Public Registry Disclosure Thresholds
This policy defines what information GAFAIG may publish in the public certification registry, when it may be published, and what may be withheld or delayed. The goal is proportional transparency without publishing unverified claims, sensitive details, or information under active review.
1. Core registry fields
Unless otherwise restricted by this policy or program terms, GAFAIG may publish:
- Organization name
- Certification status (e.g., certified, suspended, revoked, expired)

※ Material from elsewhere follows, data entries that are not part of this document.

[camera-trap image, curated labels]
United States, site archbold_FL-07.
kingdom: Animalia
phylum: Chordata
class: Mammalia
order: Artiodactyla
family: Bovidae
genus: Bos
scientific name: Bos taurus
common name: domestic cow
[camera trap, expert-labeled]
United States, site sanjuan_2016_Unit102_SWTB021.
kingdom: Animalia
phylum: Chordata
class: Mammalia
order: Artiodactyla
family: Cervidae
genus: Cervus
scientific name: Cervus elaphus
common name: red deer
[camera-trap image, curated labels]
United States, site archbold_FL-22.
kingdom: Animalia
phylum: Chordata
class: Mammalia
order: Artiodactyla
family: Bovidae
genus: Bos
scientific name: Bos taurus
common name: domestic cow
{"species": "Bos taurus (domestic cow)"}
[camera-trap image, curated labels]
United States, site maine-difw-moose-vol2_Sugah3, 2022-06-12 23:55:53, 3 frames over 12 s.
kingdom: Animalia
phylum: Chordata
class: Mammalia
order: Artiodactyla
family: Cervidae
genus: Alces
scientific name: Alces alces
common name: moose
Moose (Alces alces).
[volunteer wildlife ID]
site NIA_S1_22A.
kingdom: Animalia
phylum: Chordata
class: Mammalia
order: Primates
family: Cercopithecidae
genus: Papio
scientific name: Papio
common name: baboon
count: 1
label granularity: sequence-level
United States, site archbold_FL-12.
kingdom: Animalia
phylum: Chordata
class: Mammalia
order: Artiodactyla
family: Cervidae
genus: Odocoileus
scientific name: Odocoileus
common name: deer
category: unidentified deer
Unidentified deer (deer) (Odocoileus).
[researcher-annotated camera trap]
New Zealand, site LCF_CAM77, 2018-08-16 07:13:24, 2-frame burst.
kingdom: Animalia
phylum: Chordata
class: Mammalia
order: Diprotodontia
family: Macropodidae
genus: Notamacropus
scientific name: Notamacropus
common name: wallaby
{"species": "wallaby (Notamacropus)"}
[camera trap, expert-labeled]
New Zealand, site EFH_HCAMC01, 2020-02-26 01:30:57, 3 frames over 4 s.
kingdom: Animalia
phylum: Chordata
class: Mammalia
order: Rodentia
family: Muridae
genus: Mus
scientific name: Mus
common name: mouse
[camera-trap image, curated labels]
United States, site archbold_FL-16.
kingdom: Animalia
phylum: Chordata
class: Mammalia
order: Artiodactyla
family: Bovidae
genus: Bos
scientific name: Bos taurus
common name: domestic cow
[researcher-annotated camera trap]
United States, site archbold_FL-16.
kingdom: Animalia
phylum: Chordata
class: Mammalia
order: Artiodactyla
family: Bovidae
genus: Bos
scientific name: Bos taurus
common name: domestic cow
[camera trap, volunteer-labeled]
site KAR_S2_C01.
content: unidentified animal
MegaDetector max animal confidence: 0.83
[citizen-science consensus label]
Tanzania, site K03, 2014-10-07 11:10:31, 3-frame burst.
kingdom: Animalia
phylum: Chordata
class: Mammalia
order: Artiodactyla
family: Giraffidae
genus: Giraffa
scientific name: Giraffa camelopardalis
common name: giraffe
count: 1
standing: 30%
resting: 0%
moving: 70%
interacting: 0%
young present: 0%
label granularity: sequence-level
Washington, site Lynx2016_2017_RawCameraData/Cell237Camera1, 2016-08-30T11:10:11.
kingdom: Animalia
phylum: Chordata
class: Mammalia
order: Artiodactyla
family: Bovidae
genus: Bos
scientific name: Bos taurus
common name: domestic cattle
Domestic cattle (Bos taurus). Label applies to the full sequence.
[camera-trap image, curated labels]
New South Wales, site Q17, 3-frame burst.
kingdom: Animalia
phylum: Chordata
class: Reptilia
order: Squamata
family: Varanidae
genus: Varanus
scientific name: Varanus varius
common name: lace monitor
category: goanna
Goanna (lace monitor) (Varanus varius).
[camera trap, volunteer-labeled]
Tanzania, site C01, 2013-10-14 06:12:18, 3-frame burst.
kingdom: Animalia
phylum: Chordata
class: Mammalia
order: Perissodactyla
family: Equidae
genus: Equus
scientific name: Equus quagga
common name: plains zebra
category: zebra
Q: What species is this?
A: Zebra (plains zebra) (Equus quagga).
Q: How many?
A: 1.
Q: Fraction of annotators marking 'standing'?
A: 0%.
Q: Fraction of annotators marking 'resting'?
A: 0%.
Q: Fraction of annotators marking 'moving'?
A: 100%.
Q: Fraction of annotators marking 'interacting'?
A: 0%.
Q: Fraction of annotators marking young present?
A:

- Certification tier (where applicable)
- Certified scope description
- Applicable standards (e.g., S-001, S-002)
- Effective date and renewal/expiry indicators
2. Conditional disclosures
GAFAIG may publish limited status history, decision summaries, or corrective action indicators when doing so improves clarity and reduces risk of deception, provided that the information is verified and publication does not violate confidentiality or fairness requirements.
3. Withheld or delayed disclosures
- Unverified allegations or incomplete investigative findings
- Confidential security details, exploit information, or sensitive operational data
- Personal data or information identifying individual complainants
- Proprietary applicant materials not required for public understanding
- Information subject to legal restriction or credible safety risk
4. Accuracy and corrections
GAFAIG may correct registry entries if errors are discovered or if new verified information materially changes the record. Corrections may include status updates, scope refinements, and clarifying notes. GAFAIG does not guarantee continuous uptime, but aims for timely updates consistent with program procedures.
5. Relationship to program terms
This policy is governed by GAFAIG program terms and may be updated with versioning. Applicants agree that GAFAIG may publish registry information consistent with this policy and controlling agreements.